By analyzing existing cross correlation between FF Australia and JPM Global Natural, you can compare the effects of market volatilities on FF Australia and JPM Global and check how they will diversify away market risk if combined in the same portfolio for a given time horizon. You can also utilize pair trading strategies of matching a long position in FF Australia with a short position of JPM Global. Check out your portfolio center. Please also check ongoing floating volatility patterns of FF Australia and JPM Global.
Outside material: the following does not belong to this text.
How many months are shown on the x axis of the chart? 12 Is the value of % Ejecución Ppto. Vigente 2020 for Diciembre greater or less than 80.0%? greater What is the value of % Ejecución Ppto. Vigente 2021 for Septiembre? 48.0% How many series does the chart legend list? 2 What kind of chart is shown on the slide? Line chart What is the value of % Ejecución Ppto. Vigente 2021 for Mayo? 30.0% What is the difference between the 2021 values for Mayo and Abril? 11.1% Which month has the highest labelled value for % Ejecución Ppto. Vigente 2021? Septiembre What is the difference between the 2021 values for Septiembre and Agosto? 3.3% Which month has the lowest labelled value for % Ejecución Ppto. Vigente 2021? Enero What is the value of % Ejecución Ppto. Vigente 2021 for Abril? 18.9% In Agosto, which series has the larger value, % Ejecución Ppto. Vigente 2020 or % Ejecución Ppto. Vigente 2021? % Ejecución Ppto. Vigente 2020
Diversification Opportunities for FF Australia and JPM Global
0.64 | Correlation Coefficient |
Poor diversification
The 3 months correlation between FPGK and JPM is 0.64. Overlapping area represents the amount of risk that can be diversified away by holding FF Australia and JPM Global Natural in the same portfolio, assuming nothing else is changed. The correlation between historical prices or returns on JPM Global Natural and FF Australia is a relative statistical measure of the degree to which these equity instruments tend to move together. The correlation coefficient measures the extent to which returns on FF Australia are associated (or correlated) with JPM Global. Values of the correlation coefficient range from -1 to +1, where. The correlation of zero (0) is possible when the price movement of JPM Global Natural has no effect on the direction of FF Australia i.e., FF Australia and JPM Global go up and down completely randomly.
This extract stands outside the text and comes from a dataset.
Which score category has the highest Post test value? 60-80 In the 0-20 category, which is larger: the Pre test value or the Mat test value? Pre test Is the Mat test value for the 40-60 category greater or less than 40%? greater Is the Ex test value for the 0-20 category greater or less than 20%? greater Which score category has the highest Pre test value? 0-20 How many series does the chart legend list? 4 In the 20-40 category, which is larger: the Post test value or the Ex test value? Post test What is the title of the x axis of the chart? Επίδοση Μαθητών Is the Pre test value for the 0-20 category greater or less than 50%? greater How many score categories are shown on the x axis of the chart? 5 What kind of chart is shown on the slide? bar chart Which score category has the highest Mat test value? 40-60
Pair Corralation between FF Australia and JPM Global
Assuming the 90 days trading horizon FF Australia is expected to generate 1.03 times more return on investment than JPM Global. However, FF Australia is 1.03 times more volatile than JPM Global Natural. It trades about 0.04 of its potential returns per unit of risk. JPM Global Natural is currently generating about 0.01 per unit of risk. If you would invest 5,137 in FF Australia on September 21, 2024 and sell it today you would earn a total of 427.00 from holding FF Australia or generate 8.31% return on investment over 90 days.
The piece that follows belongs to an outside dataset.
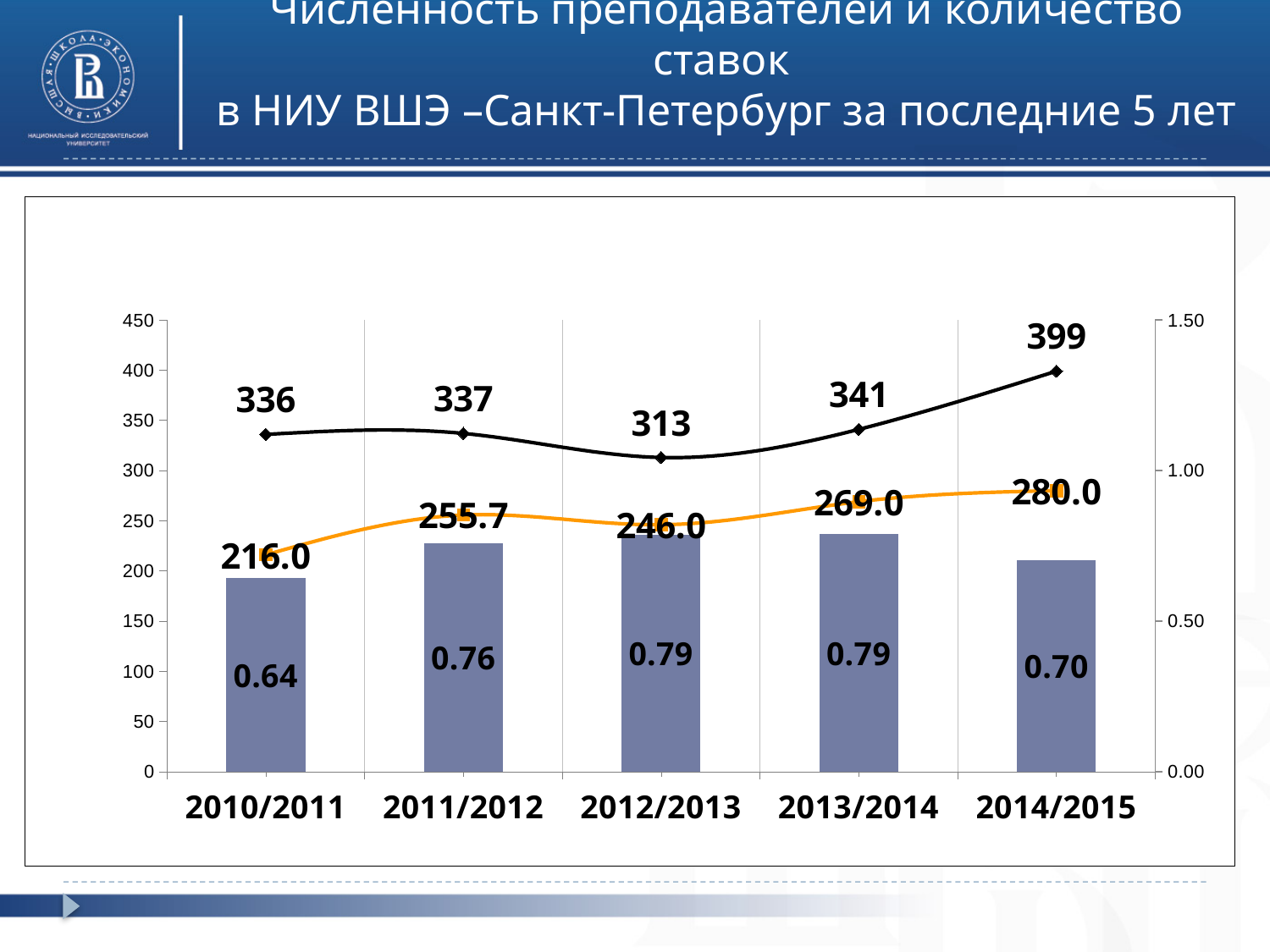
What is the difference between the black line values for 2014/2015 and 2013/2014? 58 What is the maximum value shown on the right-hand axis? 1.50 Which is larger, the orange line value for 2011/2012 or for 2012/2013? 2011/2012 What value does the black line show for 2014/2015? 399 In which academic year does the black line have its lowest value? 2012/2013 In which academic year does the black line reach its highest value? 2014/2015 What value does the orange line show for 2011/2012? 255.7 Which academic year has the lowest bar value? 2010/2011 How many academic years are shown on the x axis? 5 What is the difference between the orange line values for 2014/2015 and 2010/2011? 64.0 Does the orange line generally rise or fall from 2010/2011 to 2014/2015? rise What value is labelled on the bar for 2010/2011? 0.64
Time Period | 3 Months [change] |
Direction | Moves Together |
Strength | Significant |
Accuracy | 99.54% |
Values | Daily Returns |
FF Australia vs. JPM Global Natural
Performance |
Timeline |
FF Australia |
JPM Global Natural |
FF Australia and JPM Global Volatility Contrast
Predicted Return Density |
Returns |
Pair Trading with FF Australia and JPM Global
The main advantage of trading using opposite FF Australia and JPM Global positions is that it hedges away some unsystematic risk. Because of two separate transactions, even if FF Australia position performs unexpectedly, JPM Global can make up some of the losses. Pair trading also minimizes risk from directional movements in the market. For example, if an entire industry or sector drops because of unexpected headlines, the short position in JPM Global will offset losses from the drop in JPM Global's long position.FF Australia vs. Barings Global Umbrella | FF Australia vs. JPM Global Natural | FF Australia vs. Templeton Global AD | FF Australia vs. BNY Mellon Global |
JPM Global vs. Groupama Entreprises N | JPM Global vs. Renaissance Europe C | JPM Global vs. Superior Plus Corp | JPM Global vs. Origin Agritech |
Check out your portfolio center.Note that this page's information should be used as a complementary analysis to find the right mix of equity instruments to add to your existing portfolios or create a brand new portfolio. You can also try the Money Managers module to screen money managers from public funds and ETFs managed around the world.